*PASSAGE SHOWN*:
Esperon raised in his complaint that the Securities and Exchange Commission revoked RMP’s Certificate of Registration in 2003.

Only Belardo was initially charged by Quezon City Senior Assistant City Prosecutor Nilo Peñaflor but Esperon filed an appeal.

In the latest resolution issued by Barcellano, the prosecution said: “[A]ll the respondents cannot feign ignorance about the falsehood wilfully stated in their Verification/Certification as to the unregistered status of RMP.”

“[T]he issue on whether they acted in good faith is best determined, however, during trial proper,” the resolution further read.

In the information or charge sheet filed before the Quezon City Metropolitan Trial Court Branch 37, the 10 are accused of “conspiring and confederating together and helping one another, did then and there wilfully, unlawfully, feloniously and knowingly make untruthful statements under oath upon a material matter.”

Palabay slammed the revival of the charges and called it a “reprisal suit.”

“With this, it seems that, instead of being provided with relief from these attacks by the judicial system, the judicial system itself is being abused as an instrument of our political persecution,” she said in a statement.

“The malicious, baseless and utterly absurd perjury charge is yet another proof of the closing civic and democratic space in the Philippines,” Palabay added.

*RECORDED INFORMATION*:
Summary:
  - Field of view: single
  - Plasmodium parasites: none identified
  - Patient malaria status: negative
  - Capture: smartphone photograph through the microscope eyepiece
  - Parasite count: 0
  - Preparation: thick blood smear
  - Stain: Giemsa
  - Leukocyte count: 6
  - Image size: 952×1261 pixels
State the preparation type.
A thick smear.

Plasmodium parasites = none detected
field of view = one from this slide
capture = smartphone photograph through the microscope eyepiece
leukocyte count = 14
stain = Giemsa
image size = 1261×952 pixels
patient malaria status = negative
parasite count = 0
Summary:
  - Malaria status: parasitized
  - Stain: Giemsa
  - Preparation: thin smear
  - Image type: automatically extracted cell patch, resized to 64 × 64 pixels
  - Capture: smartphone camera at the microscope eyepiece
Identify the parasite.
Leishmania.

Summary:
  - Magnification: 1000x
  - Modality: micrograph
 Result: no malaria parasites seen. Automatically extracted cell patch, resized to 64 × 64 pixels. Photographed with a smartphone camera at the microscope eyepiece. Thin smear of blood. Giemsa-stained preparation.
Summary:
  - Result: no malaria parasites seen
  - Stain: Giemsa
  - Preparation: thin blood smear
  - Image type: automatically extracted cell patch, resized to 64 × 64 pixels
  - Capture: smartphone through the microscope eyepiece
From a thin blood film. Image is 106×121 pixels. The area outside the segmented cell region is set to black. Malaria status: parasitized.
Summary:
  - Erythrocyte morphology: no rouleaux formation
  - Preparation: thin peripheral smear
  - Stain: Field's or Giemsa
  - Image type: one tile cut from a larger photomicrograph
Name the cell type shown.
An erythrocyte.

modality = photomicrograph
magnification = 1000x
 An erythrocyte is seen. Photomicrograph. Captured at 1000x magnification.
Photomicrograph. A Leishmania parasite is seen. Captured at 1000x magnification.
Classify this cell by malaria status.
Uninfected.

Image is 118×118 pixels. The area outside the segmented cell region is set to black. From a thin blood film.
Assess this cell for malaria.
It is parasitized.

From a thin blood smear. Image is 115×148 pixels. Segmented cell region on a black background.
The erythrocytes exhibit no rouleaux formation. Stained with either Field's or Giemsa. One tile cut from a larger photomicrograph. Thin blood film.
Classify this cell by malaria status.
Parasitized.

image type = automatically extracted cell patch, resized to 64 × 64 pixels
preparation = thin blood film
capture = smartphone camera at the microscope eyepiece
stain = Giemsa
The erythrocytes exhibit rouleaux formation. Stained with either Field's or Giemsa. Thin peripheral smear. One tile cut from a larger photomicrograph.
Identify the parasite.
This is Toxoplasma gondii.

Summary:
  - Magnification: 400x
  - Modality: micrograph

*PROBLEMS TO SOLVE*:
- A) In the perjury case passage, translate this sentence into Spanish: "Palabay slammed the revival of the charges and called it a “reprisal suit.”"
- B) In the perjury case passage, shorten the paragraph beginning "In the information or charge sheet" to a single sentence that keeps its main facts.

*SOLUTIONS TO THE TASKS*:
- A) Palabay criticó duramente la reactivación de los cargos y la calificó de “demanda de represalia”.

- B) The charge sheet filed before Branch 37 of the Quezon City Metropolitan Trial Court accuses the 10 of conspiring to willfully and knowingly make untruthful statements under oath on a material matter.